Dernière mise à jour : 27 nov. 2022

Il vaut mieux assister au procès

sur l’île de la Cité

qu’à Nice Acropolis :

le vivant est supérieur

à l’écran.


Toutefois

bénie soit

la Señorita

qui

sur ses célestes pupitres

me programma l’interrogatoire

Zagar

un jour de résidence niçoise.


À Paris,

si la salle rit,

le Président Raviot

rappelle à l’ordre

– dignité du débat.


À Nice,

l’on peut

se tordre de rire.

Ce soir :

Café de la Gare !

Splendide !


Zagar : frère du beau-frère

de Bouhlel Mohamed salehomme.


« Bonjour monsieur Zagar,

je vais laisser ma collègue

vous interroger.

Ça marche.

C’est vrai que c’est dramatique ce qui s’est passé, mais j’ai rien à voir avec cette histoire, oui c’est vrai que c’est dramatique mais j’ai rien à voir avec cette histoire, quand je l’ai connu je vivais boulevard Sapia mais ma femme s’était barrée avec les gosses avant et j’avais un contrat européen payé le smic enfin je vais pas rentrer dans les détails mais fallait se débrouiller.

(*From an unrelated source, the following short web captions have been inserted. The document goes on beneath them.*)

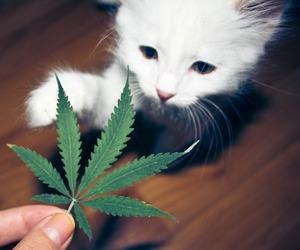 cat, weed, and marijuana image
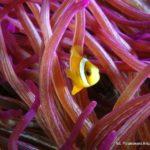 Filipiny 177szkoła nurkowania kraków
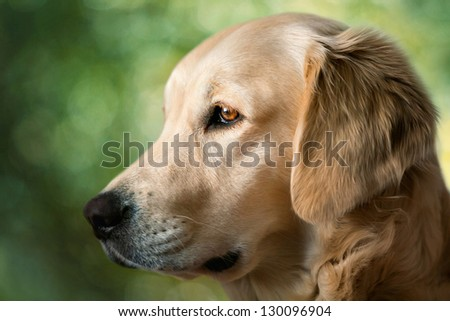 Portrait young dogs and blur background - stock photo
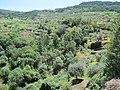 Castanheiro, 5140, Portugal - panoramio (49).jpg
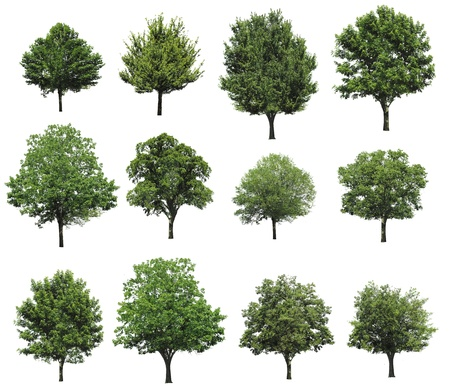 Collection plant isolated on white background Imagens - 16386120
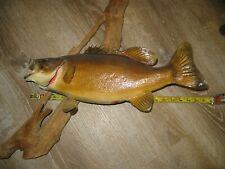 """Real Skin Mount Small Mouth Fish Taxidermy 19"""""""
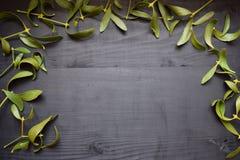 在木书桌上的绿色槲寄生 背景蓝色云彩调遣草绿色本质天空空白小束 圣诞节 免版税库存图片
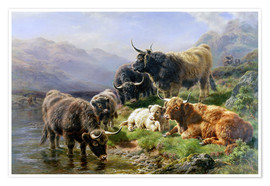 William Watson - Highland Cattle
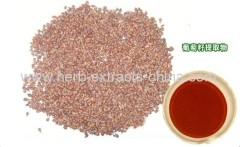 Grape Seed Extract Health Care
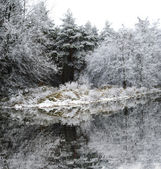 Trees covered with frost in late autumn by the lake — Stock Photo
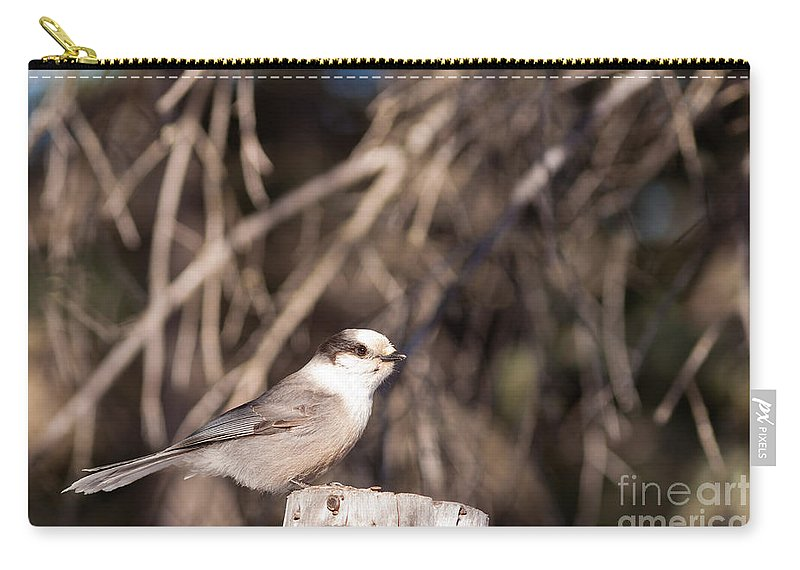Animal Carry-all Pouch featuring the photograph Perched Grey Jay Perisoreus Canadensis Watching by Stephan Pietzko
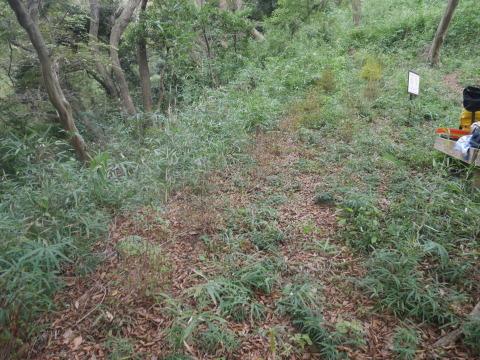 エゴノキの苗木植樹場所確保10・7六国見山手入れ(上)_c0014967_10184809.jpg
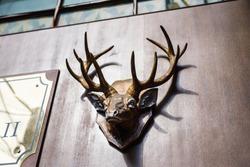 Mounted head of deer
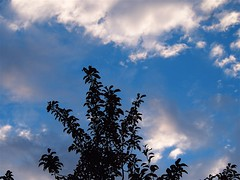 Sky 20140715 (caligula1995) Tags: clouds plumtree 2014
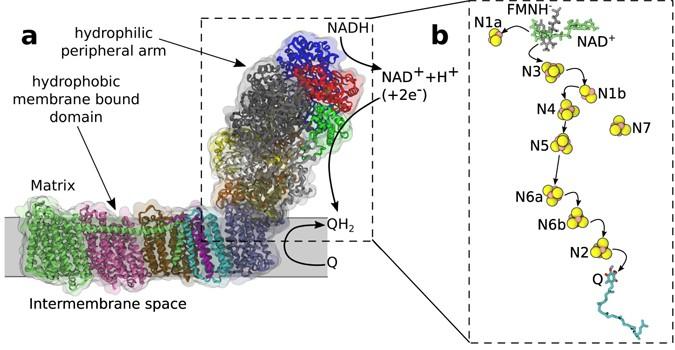 Electron Transfer Chain In Respiratory Complex I Scientific Reports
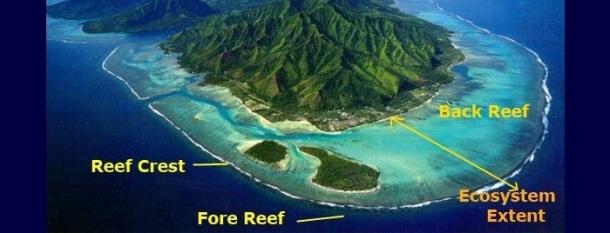 reef-zonation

– Mais quand vous avez connu….

– Non mais c’est parce que moi je faisais des travaux et… et… et et et et il est parti pour chercher le frigo pour moi et on le ramène à la maison et tout et il va chercher la perceuse chez son collègue et tout et après…

– Attendez la fin des questions,

M. Zagar.

Quand avez-vous…

– Il venait pas pour faire du carrelage et des trucs comme ça il venait juste pour aller à Ciffreo Bona et des trucs comme ça mais il vient pas pour faire des travaux comme mon frère, mon frère il vient faire des travaux chez moi le carrelage et tout ça et ça c’est un ami c’est de l’amitié mais Mohamed non c’est juste un camarade c’est juste pour porter des trucs et tout et…

– Laissez-moi vous poser

les questions

jusqu’à la fin !

– Oui mais moi je faisais les travaux à la maison et j’avais pas de moyen de locomotion et alors je l’appelais et tout et…

– Écoutez-moi !

Et ne vous éloignez pas du micro.

Parlez bien dedans.

Il était comment,

M. Bouhlel ?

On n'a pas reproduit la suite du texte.